_WHAT TO DO_. Please write out every record below exactly as it stands.

_INFORMATION SUPPLIED_.
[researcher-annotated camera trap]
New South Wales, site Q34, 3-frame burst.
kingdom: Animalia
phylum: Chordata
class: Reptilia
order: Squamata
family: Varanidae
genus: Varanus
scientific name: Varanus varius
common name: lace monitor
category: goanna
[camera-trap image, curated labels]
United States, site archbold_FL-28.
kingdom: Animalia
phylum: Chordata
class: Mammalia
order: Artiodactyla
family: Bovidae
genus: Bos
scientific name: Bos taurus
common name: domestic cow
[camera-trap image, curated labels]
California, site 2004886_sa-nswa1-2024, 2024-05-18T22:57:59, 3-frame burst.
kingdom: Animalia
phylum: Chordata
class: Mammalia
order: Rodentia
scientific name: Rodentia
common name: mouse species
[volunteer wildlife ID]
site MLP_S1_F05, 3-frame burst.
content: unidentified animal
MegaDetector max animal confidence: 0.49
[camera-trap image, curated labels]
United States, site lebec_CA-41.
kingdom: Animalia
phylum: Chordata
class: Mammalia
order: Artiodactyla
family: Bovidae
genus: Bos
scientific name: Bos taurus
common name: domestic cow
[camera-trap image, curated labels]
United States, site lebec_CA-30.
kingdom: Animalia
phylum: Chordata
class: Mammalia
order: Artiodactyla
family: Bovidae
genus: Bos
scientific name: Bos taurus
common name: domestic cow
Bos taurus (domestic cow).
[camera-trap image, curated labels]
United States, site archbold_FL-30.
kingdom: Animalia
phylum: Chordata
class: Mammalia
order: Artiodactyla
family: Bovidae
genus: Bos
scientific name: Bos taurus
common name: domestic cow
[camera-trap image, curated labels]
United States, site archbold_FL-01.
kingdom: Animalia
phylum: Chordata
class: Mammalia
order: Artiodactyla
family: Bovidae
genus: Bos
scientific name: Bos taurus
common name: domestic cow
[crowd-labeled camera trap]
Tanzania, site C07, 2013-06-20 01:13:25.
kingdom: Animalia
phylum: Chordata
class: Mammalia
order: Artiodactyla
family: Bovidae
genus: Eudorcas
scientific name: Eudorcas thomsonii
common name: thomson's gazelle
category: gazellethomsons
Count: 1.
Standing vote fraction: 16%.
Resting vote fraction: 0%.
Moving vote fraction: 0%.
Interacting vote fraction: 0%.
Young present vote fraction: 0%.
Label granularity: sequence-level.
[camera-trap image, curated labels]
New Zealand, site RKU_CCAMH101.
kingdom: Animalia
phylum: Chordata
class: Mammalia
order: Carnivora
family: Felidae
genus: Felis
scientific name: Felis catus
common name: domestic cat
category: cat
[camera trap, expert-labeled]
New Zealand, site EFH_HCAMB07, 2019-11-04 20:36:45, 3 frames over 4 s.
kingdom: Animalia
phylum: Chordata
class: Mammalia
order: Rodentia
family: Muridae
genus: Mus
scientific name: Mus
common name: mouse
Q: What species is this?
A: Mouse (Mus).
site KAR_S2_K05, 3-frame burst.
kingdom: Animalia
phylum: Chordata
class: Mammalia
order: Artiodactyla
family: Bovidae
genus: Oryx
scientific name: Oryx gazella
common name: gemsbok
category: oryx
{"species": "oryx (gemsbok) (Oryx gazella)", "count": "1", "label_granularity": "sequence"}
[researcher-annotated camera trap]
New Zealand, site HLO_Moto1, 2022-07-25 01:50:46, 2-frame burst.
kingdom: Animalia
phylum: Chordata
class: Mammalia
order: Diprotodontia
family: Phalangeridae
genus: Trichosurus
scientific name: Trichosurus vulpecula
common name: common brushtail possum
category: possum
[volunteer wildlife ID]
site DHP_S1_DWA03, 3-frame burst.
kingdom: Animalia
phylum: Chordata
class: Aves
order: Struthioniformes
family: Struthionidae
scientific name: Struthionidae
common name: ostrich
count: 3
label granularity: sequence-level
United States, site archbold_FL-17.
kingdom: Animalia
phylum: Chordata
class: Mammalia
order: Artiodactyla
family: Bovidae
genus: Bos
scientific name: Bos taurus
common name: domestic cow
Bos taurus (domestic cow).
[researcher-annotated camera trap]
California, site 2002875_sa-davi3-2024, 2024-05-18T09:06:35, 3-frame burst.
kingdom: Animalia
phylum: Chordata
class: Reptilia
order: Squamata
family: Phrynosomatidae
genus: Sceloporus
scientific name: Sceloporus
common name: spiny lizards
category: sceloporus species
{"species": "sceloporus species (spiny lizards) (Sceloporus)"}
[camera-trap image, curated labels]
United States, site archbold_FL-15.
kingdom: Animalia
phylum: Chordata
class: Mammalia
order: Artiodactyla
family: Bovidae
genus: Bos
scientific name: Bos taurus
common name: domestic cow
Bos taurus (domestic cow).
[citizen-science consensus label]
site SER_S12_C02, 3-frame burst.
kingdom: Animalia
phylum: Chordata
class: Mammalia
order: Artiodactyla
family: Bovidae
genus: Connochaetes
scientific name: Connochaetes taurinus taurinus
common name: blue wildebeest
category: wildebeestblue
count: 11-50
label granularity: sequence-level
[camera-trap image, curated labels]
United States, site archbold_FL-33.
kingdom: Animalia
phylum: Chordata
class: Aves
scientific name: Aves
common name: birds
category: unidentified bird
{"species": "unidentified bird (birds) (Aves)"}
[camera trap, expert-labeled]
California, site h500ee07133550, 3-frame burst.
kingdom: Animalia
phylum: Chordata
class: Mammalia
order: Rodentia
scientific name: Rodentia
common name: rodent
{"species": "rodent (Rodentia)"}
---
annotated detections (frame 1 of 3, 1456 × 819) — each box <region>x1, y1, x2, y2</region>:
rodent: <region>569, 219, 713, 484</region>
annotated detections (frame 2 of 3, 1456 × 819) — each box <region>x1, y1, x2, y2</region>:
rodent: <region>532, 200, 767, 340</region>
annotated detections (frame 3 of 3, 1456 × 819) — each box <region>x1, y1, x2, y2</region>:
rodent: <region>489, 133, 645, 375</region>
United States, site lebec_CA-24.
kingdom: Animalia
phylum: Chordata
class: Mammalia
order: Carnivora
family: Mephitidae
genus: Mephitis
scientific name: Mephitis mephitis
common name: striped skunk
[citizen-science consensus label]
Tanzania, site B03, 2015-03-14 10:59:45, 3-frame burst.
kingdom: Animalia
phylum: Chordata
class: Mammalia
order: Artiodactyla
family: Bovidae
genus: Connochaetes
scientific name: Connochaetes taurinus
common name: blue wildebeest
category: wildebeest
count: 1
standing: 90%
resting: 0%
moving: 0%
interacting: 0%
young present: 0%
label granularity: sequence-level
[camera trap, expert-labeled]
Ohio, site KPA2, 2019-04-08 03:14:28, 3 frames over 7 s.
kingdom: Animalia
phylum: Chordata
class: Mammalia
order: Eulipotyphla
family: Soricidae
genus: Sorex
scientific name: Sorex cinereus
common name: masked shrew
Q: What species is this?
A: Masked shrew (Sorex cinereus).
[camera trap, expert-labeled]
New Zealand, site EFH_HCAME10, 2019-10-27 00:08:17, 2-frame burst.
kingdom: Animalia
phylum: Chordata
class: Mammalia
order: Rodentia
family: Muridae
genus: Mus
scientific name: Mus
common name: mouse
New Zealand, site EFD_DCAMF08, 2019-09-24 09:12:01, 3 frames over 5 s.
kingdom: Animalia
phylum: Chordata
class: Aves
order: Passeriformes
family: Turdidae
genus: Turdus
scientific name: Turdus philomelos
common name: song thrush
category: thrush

_RESPONSE_.
[researcher-annotated camera trap]
New South Wales, site Q34, 3-frame burst.
kingdom: Animalia
phylum: Chordata
class: Reptilia
order: Squamata
family: Varanidae
genus: Varanus
scientific name: Varanus varius
common name: lace monitor
category: goanna
[camera-trap image, curated labels]
United States, site archbold_FL-28.
kingdom: Animalia
phylum: Chordata
class: Mammalia
order: Artiodactyla
family: Bovidae
genus: Bos
scientific name: Bos taurus
common name: domestic cow
[camera-trap image, curated labels]
California, site 2004886_sa-nswa1-2024, 2024-05-18T22:57:59, 3-frame burst.
kingdom: Animalia
phylum: Chordata
class: Mammalia
order: Rodentia
scientific name: Rodentia
common name: mouse species
[volunteer wildlife ID]
site MLP_S1_F05, 3-frame burst.
content: unidentified animal
MegaDetector max animal confidence: 0.49
[camera-trap image, curated labels]
United States, site lebec_CA-41.
kingdom: Animalia
phylum: Chordata
class: Mammalia
order: Artiodactyla
family: Bovidae
genus: Bos
scientific name: Bos taurus
common name: domestic cow
[camera-trap image, curated labels]
United States, site lebec_CA-30.
kingdom: Animalia
phylum: Chordata
class: Mammalia
order: Artiodactyla
family: Bovidae
genus: Bos
scientific name: Bos taurus
common name: domestic cow
Bos taurus (domestic cow).
[camera-trap image, curated labels]
United States, site archbold_FL-30.
kingdom: Animalia
phylum: Chordata
class: Mammalia
order: Artiodactyla
family: Bovidae
genus: Bos
scientific name: Bos taurus
common name: domestic cow
[camera-trap image, curated labels]
United States, site archbold_FL-01.
kingdom: Animalia
phylum: Chordata
class: Mammalia
order: Artiodactyla
family: Bovidae
genus: Bos
scientific name: Bos taurus
common name: domestic cow
[crowd-labeled camera trap]
Tanzania, site C07, 2013-06-20 01:13:25.
kingdom: Animalia
phylum: Chordata
class: Mammalia
order: Artiodactyla
family: Bovidae
genus: Eudorcas
scientific name: Eudorcas thomsonii
common name: thomson's gazelle
category: gazellethomsons
Count: 1.
Standing vote fraction: 16%.
Resting vote fraction: 0%.
Moving vote fraction: 0%.
Interacting vote fraction: 0%.
Young present vote fraction: 0%.
Label granularity: sequence-level.
[camera-trap image, curated labels]
New Zealand, site RKU_CCAMH101.
kingdom: Animalia
phylum: Chordata
class: Mammalia
order: Carnivora
family: Felidae
genus: Felis
scientific name: Felis catus
common name: domestic cat
category: cat
[camera trap, expert-labeled]
New Zealand, site EFH_HCAMB07, 2019-11-04 20:36:45, 3 frames over 4 s.
kingdom: Animalia
phylum: Chordata
class: Mammalia
order: Rodentia
family: Muridae
genus: Mus
scientific name: Mus
common name: mouse
Q: What species is this?
A: Mouse (Mus).
site KAR_S2_K05, 3-frame burst.
kingdom: Animalia
phylum: Chordata
class: Mammalia
order: Artiodactyla
family: Bovidae
genus: Oryx
scientific name: Oryx gazella
common name: gemsbok
category: oryx
{"species": "oryx (gemsbok) (Oryx gazella)", "count": "1", "label_granularity": "sequence"}
[researcher-annotated camera trap]
New Zealand, site HLO_Moto1, 2022-07-25 01:50:46, 2-frame burst.
kingdom: Animalia
phylum: Chordata
class: Mammalia
order: Diprotodontia
family: Phalangeridae
genus: Trichosurus
scientific name: Trichosurus vulpecula
common name: common brushtail possum
category: possum
[volunteer wildlife ID]
site DHP_S1_DWA03, 3-frame burst.
kingdom: Animalia
phylum: Chordata
class: Aves
order: Struthioniformes
family: Struthionidae
scientific name: Struthionidae
common name: ostrich
count: 3
label granularity: sequence-level
United States, site archbold_FL-17.
kingdom: Animalia
phylum: Chordata
class: Mammalia
order: Artiodactyla
family: Bovidae
genus: Bos
scientific name: Bos taurus
common name: domestic cow
Bos taurus (domestic cow).
[researcher-annotated camera trap]
California, site 2002875_sa-davi3-2024, 2024-05-18T09:06:35, 3-frame burst.
kingdom: Animalia
phylum: Chordata
class: Reptilia
order: Squamata
family: Phrynosomatidae
genus: Sceloporus
scientific name: Sceloporus
common name: spiny lizards
category: sceloporus species
{"species": "sceloporus species (spiny lizards) (Sceloporus)"}
[camera-trap image, curated labels]
United States, site archbold_FL-15.
kingdom: Animalia
phylum: Chordata
class: Mammalia
order: Artiodactyla
family: Bovidae
genus: Bos
scientific name: Bos taurus
common name: domestic cow
Bos taurus (domestic cow).
[citizen-science consensus label]
site SER_S12_C02, 3-frame burst.
kingdom: Animalia
phylum: Chordata
class: Mammalia
order: Artiodactyla
family: Bovidae
genus: Connochaetes
scientific name: Connochaetes taurinus taurinus
common name: blue wildebeest
category: wildebeestblue
count: 11-50
label granularity: sequence-level
[camera-trap image, curated labels]
United States, site archbold_FL-33.
kingdom: Animalia
phylum: Chordata
class: Aves
scientific name: Aves
common name: birds
category: unidentified bird
{"species": "unidentified bird (birds) (Aves)"}
[camera trap, expert-labeled]
California, site h500ee07133550, 3-frame burst.
kingdom: Animalia
phylum: Chordata
class: Mammalia
order: Rodentia
scientific name: Rodentia
common name: rodent
{"species": "rodent (Rodentia)"}
---
annotated detections (frame 1 of 3, 1456 × 819) — each box <region>x1, y1, x2, y2</region>:
rodent: <region>569, 219, 713, 484</region>
annotated detections (frame 2 of 3, 1456 × 819) — each box <region>x1, y1, x2, y2</region>:
rodent: <region>532, 200, 767, 340</region>
annotated detections (frame 3 of 3, 1456 × 819) — each box <region>x1, y1, x2, y2</region>:
rodent: <region>489, 133, 645, 375</region>
United States, site lebec_CA-24.
kingdom: Animalia
phylum: Chordata
class: Mammalia
order: Carnivora
family: Mephitidae
genus: Mephitis
scientific name: Mephitis mephitis
common name: striped skunk
[citizen-science consensus label]
Tanzania, site B03, 2015-03-14 10:59:45, 3-frame burst.
kingdom: Animalia
phylum: Chordata
class: Mammalia
order: Artiodactyla
family: Bovidae
genus: Connochaetes
scientific name: Connochaetes taurinus
common name: blue wildebeest
category: wildebeest
count: 1
standing: 90%
resting: 0%
moving: 0%
interacting: 0%
young present: 0%
label granularity: sequence-level
[camera trap, expert-labeled]
Ohio, site KPA2, 2019-04-08 03:14:28, 3 frames over 7 s.
kingdom: Animalia
phylum: Chordata
class: Mammalia
order: Eulipotyphla
family: Soricidae
genus: Sorex
scientific name: Sorex cinereus
common name: masked shrew
Q: What species is this?
A: Masked shrew (Sorex cinereus).
[camera trap, expert-labeled]
New Zealand, site EFH_HCAME10, 2019-10-27 00:08:17, 2-frame burst.
kingdom: Animalia
phylum: Chordata
class: Mammalia
order: Rodentia
family: Muridae
genus: Mus
scientific name: Mus
common name: mouse
New Zealand, site EFD_DCAMF08, 2019-09-24 09:12:01, 3 frames over 5 s.
kingdom: Animalia
phylum: Chordata
class: Aves
order: Passeriformes
family: Turdidae
genus: Turdus
scientific name: Turdus philomelos
common name: song thrush
category: thrush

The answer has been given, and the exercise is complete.